Canyons School District officials are investigating the disappearance of a thumb drive that very likely contained the personal information of more than 6,000 current and recent employees.
The USB flash drive is believed to have contained employee addresses, phone numbers, dates of birth and Social Security numbers. A district-level worker was using it to transfer data for apparently "legitimate," job-related purposes, said district spokeswoman Jennifer Toomer-Cook. "At this point, we have no reason to believe the information was stolen or used to perpetuate fraud or identity theft."
As a precaution, district officials mailed letters to people whose information may be compromised, referring them to a state Web site for requesting a 90-day fraud alert or credit freeze: http://idtheft.utah.gov.
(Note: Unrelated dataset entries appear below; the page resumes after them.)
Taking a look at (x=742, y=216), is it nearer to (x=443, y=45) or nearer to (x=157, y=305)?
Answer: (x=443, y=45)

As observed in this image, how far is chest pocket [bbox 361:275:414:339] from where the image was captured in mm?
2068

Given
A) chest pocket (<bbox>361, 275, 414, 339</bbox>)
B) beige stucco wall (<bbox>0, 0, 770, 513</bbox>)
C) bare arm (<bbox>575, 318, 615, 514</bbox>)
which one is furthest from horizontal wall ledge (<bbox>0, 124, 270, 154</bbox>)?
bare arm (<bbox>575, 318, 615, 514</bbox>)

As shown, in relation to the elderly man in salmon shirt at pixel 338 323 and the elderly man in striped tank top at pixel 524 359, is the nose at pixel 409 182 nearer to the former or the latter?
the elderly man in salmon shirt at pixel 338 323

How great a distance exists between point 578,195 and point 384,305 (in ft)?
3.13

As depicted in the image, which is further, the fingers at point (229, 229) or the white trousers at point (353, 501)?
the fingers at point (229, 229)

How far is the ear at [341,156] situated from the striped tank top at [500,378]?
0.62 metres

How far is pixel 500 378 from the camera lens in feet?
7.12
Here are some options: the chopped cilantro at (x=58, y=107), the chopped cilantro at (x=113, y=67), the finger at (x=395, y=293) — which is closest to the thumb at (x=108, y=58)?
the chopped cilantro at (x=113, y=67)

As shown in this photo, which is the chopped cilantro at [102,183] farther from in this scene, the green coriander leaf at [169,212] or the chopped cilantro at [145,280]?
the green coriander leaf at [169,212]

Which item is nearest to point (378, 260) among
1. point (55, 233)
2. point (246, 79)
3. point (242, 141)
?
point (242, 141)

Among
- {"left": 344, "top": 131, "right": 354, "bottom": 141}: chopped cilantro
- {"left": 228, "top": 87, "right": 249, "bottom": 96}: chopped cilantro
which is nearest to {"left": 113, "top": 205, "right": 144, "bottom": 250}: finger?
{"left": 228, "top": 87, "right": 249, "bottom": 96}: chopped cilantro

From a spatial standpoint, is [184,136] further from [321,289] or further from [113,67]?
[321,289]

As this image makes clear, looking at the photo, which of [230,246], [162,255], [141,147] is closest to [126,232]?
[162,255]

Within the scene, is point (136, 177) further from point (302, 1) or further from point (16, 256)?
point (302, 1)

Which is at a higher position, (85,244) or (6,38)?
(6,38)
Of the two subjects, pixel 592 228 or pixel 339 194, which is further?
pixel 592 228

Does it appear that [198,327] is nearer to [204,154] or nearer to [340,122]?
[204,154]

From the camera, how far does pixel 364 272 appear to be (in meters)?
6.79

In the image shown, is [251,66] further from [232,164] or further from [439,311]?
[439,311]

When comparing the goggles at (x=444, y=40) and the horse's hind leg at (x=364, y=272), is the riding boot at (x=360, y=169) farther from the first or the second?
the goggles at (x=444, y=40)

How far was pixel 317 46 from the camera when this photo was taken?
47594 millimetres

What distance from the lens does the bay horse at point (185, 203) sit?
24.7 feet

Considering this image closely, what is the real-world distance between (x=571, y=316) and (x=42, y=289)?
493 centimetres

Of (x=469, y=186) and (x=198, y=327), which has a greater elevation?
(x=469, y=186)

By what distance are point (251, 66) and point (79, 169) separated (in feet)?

The letter was mailed Friday, two days after the security breach was reported by the employee believed responsible. That person has been placed on paid administrative leave pending an internal investigation.
The district reported the incident to police. But absent evidence of foul play, police have no plans to investigate.
The district is taking steps to safeguard sensitive information, developing new policies and procedures and building a secure network for file transfers.
Such assurances come as small comfort to Margot McCallum, a teacher at Eastmont Middle School in Sandy.
"ID theft is the designer crime of the day. Of all the people to trust with my information, my employer is paramount. So, yes, I am concerned," said McCallum.
Canyons is Utah's newest school district. It was created in 2007 when residents in five communities voted to break from Jordan School District and form their own.
Canyons went live on July 1, but much is still in flux. Central office staff are now moving from temporary headquarters to their permanent home at Jordan's old offices.
Technical staff have been working "feverishly" to wire offices and install computers and phones, said Toomer-Cook. Though they inherited Jordan's servers, they must rebuild them to house e-mail and Web systems.
"Jordan, unbeknownst to us, wiped clean the server ... which put us at a tremendous disadvantage," said Toomer-Cook.
Later this month, Jordan will transfer student records and payroll information to the Canyons.
But Canyons Superintendent David Doty said the data mishap is no reflection on the district's readiness and technical capabilities.
"This incident has nothing to do with our IT department," said Doty. "This is not an IT breach. We have full confidence in our IT staff. They are on track to have services ready for schools."